Aprendeu a cozinhar e abriu a Barraca da Baianas, na Via Ápia, em frente à Gráfica Nova Geração. Com as irmãs toma conta das panelas que brilham, limpas, limpas, no meio da confusão da feira. Os clientes comem de pé em pequenos pratos de plástico e as refeições custam 4 reais (1,70 euros). Com o dinheiro que lhe foi dando a barraca comprou um fogão industrial e inaugurou, mais acima, o Cantinho das Baianas. Não recorreu ao microcrédito e está feliz porque tem conseguido colocar dinheiro de parte. Até comprou uma casa para a filha. Nas paredes do Cantinho das Baianas há fotografias da sua ida ao popular programa de Ana Maria Braga na TV Globo. Ao ver a gravação, ainda se emociona.

"Temos que ir andando", interrompe o poeta que quer ainda "bater um papo" com um dos seus parceiros de samba. Ele diz que "faz de atrevido", que cria umas melodias que os outros ajeitam. Descemos. Em quase todos os estabelecimentos os televisores estão ligados. É quinta-feira, dia d"A Hora do Funk, o primeiro piloto de programa ao vivo para pessoas da comunidade. É lá que o MC Binho, o músico-apresentador, mostra o seu megatalento. Há uns anos o garoto que tocava em bailes funk foi ter com a produtora Fabiana Cândido Giannini, da TV Roc - o Cabo da Rocinha, e disse-lhe que tinha o sonho de fazer um programa de televisão. "Achava que, se fosse bater à porta da TV Globo ou da TV Record, nem iriam deixar chegar nem à porta. Então criou-se A Hora do Funk para mostrar à comunidade a sua cara e se poderem trazer atracções, que não são daqui mas que os jovens da comunidade gostam. De outra maneira não teriam acesso", explica Fabiana Giannini. Naquele dia o convidado era MC Kadu. Rodeado de duas garotas, de "shortinhos", mascarilha de Tiazinha e peitos vistosos que "descem e sobem lindas", MC Kadu faz o seu número e MC Bicho anima a galera. "Deixa a gatinha dançar./E vai rebolando, vai rebolando/e vai rebolando./descendo e subindo,/ subindo e descendo pra mim", cantam num espaço apertado onde as câmaras se entusiasmam com o rebolar das moças.

A TV Roc começou há 14 anos "com o intuito de propagar e igualar as classes". É uma empresa privada de TV por cabo e o canal comunitário é a parte social da empresa. "Foi criada para as pessoas da comunidade saberem que podem ter seu espaço, seu lugar ao sol. Uma pessoa rica pode ser apresentador e um pobre nem pode sonhar. É por isso que cedemos esse espaço, gratuito, para o pobre sonhar. O canal comunitário é gratuito para moradores da Rocinha", continua a explicar Giannini. Criaram também o programa de pagode (Muvuka) feito por pessoas da Rocinha. "Tem essa parte boa de querer e de poder dizer: "Puxa, eu posso!" E dizer para as outras pessoas da comunidade que se ele pode, eu também posso."

O "camelô" poeta

Já escureceu. As luzes acenderam-se pelas encostas do morro Dois Irmãos. A favela, gigantesca, parece uma imagem irreal. Há uma beleza naquela desordem iluminada. Alguém grafitou numa das paredes: "Bem-vindo à Rocinha. O perigo é você não querer mais ir embora."

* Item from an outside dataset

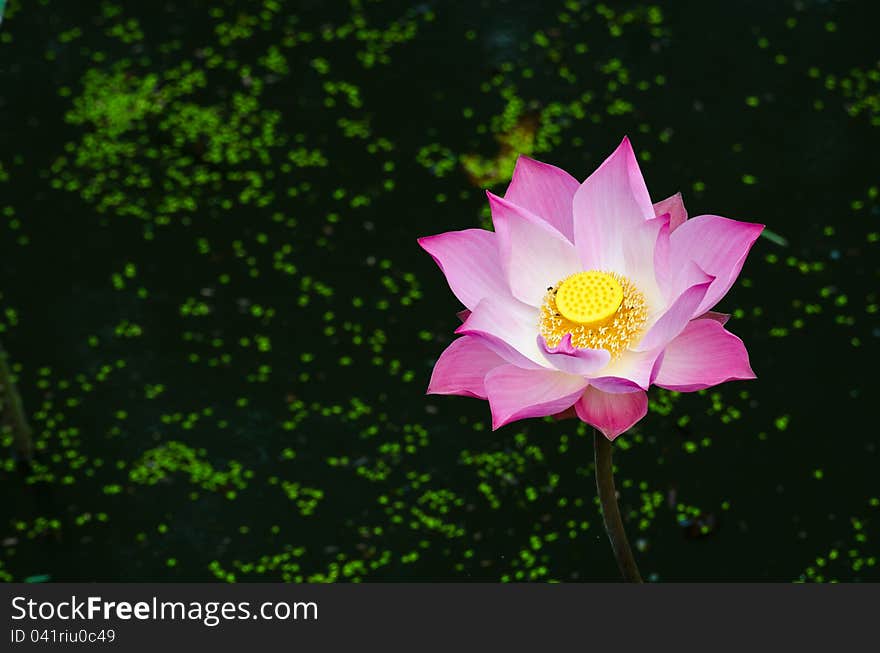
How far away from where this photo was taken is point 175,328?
2.25m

Na via Ápia a vida não pára. Milton Moisés, que nasceu em 1934 no sertão do Ceará, é "camelô", está sentado a vender "bala" [doces, rebuçados, pastilhas, chocolates] na feira. Nos anos 80 veio viver para o Rio de Janeiro, mandou depois vir a mulher e os 12 filhos. No Ceará acreditou que "não era ninguém", mas "a vontade de Deus" fez-lhe ver que "ali estava com um parando de vida."

Era analfabeto mas aprendeu. "Não estudei. Mas com o que chamo loucura do poeta, os tapas e beijos da vida, comecei a escrever, a ler cartaz. O que eu não podia, ou não sabia, passava por cima e fazia o que eu entendia de fazer." Com o tempo alguém viu os seus rascunhos. "Por que é que você não edita um livro?", perguntavam-lhe. Pouco a pouco foi acontecendo. Publicou Jardim do Pensamento. "Quer ver?", pergunta "seu" Milton, que, aos 73 anos, não pára de escrever e também faz pinturas, coloridas, cada uma diferente da outra. "Ele sai desenhando por aí e quando se chega aqui está sempre com um textinho na mão. Como "seu" Milton é uma pessoa que vende "balas", eu costumo dizer que ele é o homem que adoça a conversa da via Ápia - uma das vias principais da Rocinha - e adoça a vida das crianças porque vende "balas"", diz o baiano.

Com aquela entoação da literatura de cordel, do Ceará, no Nordeste brasileiro, "seu" Milton começa a recitar: "Eu sou um velho doceiro/Camelô em uma favela/Não tenho como ser contra ela/É aqui que eu vivo e sou feliz, sim."